Before landing on Ancelotti, Lille had looked at other options too. Thiago Motta was among the names on the list. Stephane Dumont and Dimitri Farbos, Genesio’s assistant, were also in the mix. In the end, LOSC went for the most unexpected name of the lot, and maybe the most intriguing.
Botafogo, first job and first real spotlight
Davide Ancelotti is not arriving completely raw as a head coach. He had his first spell in charge at Botafogo in the second half of 2025. Short, yes, but important. There is always a huge difference between being the assistant offering advice and the one making the call.
Being the man in charge means carrying the defeat. It means answering when the plan falls apart. It means dealing with unhappy players, unpopular decisions, dressing-room stares and the same questions after every bad run. At Botafogo, he began to feel that kind of loneliness.
Lille are now handing him a bigger stage in Europe, in a demanding league, with Champions League football thrown in. That is a jump. A serious one.
No World Cup, but a European test instead
Davide Ancelotti had been due to join his father’s staff with the Selecao. That will not happen now, and he will not be at the World Cup with Carlo. His next major assignment is in Lille, in Europe, and it starts immediately.
And that is not necessarily a worse education.
The Champions League can launch a career, or chew one up fast. The Dogues will need a coach who can prepare elite-level games, adjust his team against richer, stronger and sometimes more seasoned opponents. Ancelotti knows the competition from the inside, but as part of a staff. At Lille, he will be the first face everyone looks at.
That is a massive difference.
Lille takes a risk, but not a blind one
On paper, the move is risky. Davide Ancelotti is still young, still short on experience as a number one, and he is walking into a club where the standards are high. But this is not a random roll of the dice. LOSC have not plucked some unknown from a basement lab. They have hired a coach shaped at the highest level, used to working with stars, exposed to several tactical cultures and carrying a solid reputation for professionalism.
What is missing is the proof.
The proof that he can land his ideas. The proof that he can handle a full season. The proof that he can exist as his own man, not just as Carlo’s son. Most of all, the proof that he can be Davide Ancelotti, LOSC manager, and not simply the man from a famous football family sitting on a Ligue 1 bench.
A summer to make his mark
His first job will matter. The transfer window, the pre-season work, the message to the squad, the early tactical calls: all of it will be watched closely. Lille already have a strong base, but a new manager always shifts the balance in a dressing room.
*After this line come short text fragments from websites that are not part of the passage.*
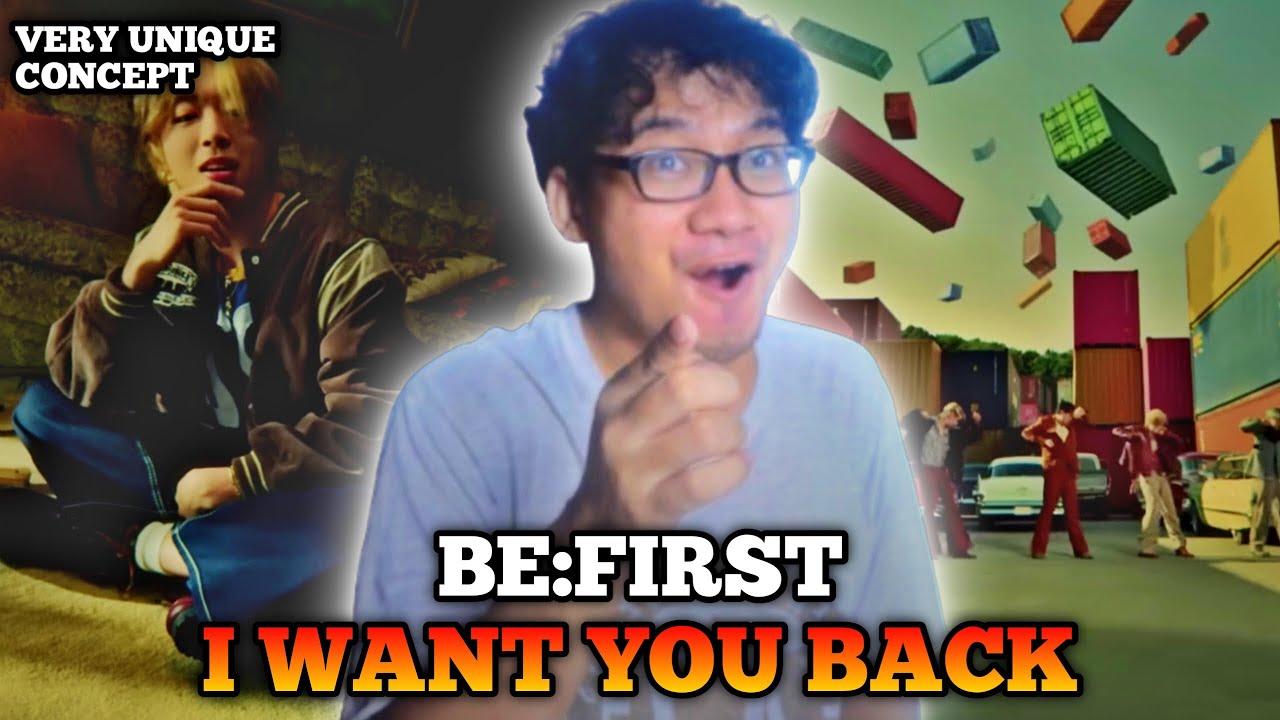 BE:FIRST / I Want You Back -Music Video- REACTION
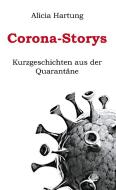 Corona-Storys di Alicia Hartung edito da Books on Demand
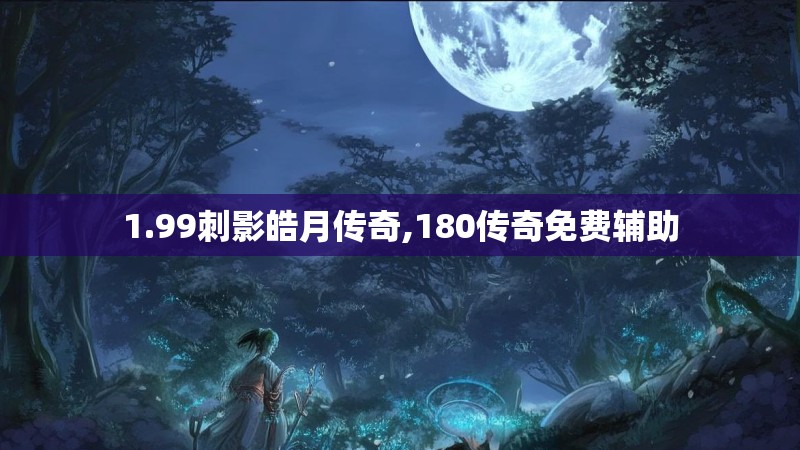 1.99刺影皓月传奇,180传奇免费辅助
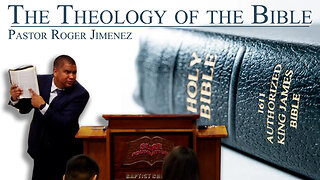 The Theology of the Bible | Pastor Roger Jimenez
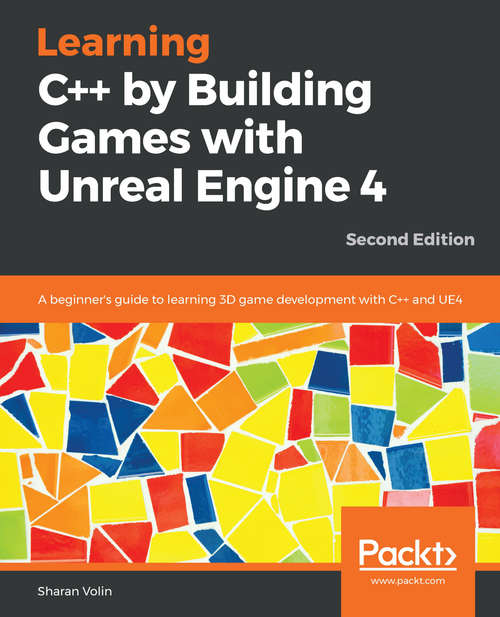 Book cover of Learning C++ by Creating Games with Unreal Engine 4 - Second Edition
Will he carry on the technical legacy left by Fonseca and Genesio? Will he go more pragmatic, shaped by the years alongside his father? Will he lean on youth, control, direct running? The first few weeks will set the tone.
At Lille, nobody will expect him to be a copy of Carlo. They will mainly want the team to stay competitive, ambitious and true to what has made it strong in recent seasons.
LOSC opens a chapter that is as exciting as it is uncertain
Davide Ancelotti arrives with a huge name, but it will be his work that decides the rest. LOSC have handed him a rare launchpad: a well-run club, a European project, a squad capable of competing at the top end in France, and a big enough stage to earn respect.
Now he no longer has the comfort of the shadows.
At 36, the Italian is about to find out what it means to be judged every weekend, measured every match night and compared, almost inevitably, with a family legend. That is heavy. But it is also exactly the kind of challenge that can kick-start a career.
Lille have gone bold.
Now it is down to Davide Ancelotti to turn the gamble into the obvious call.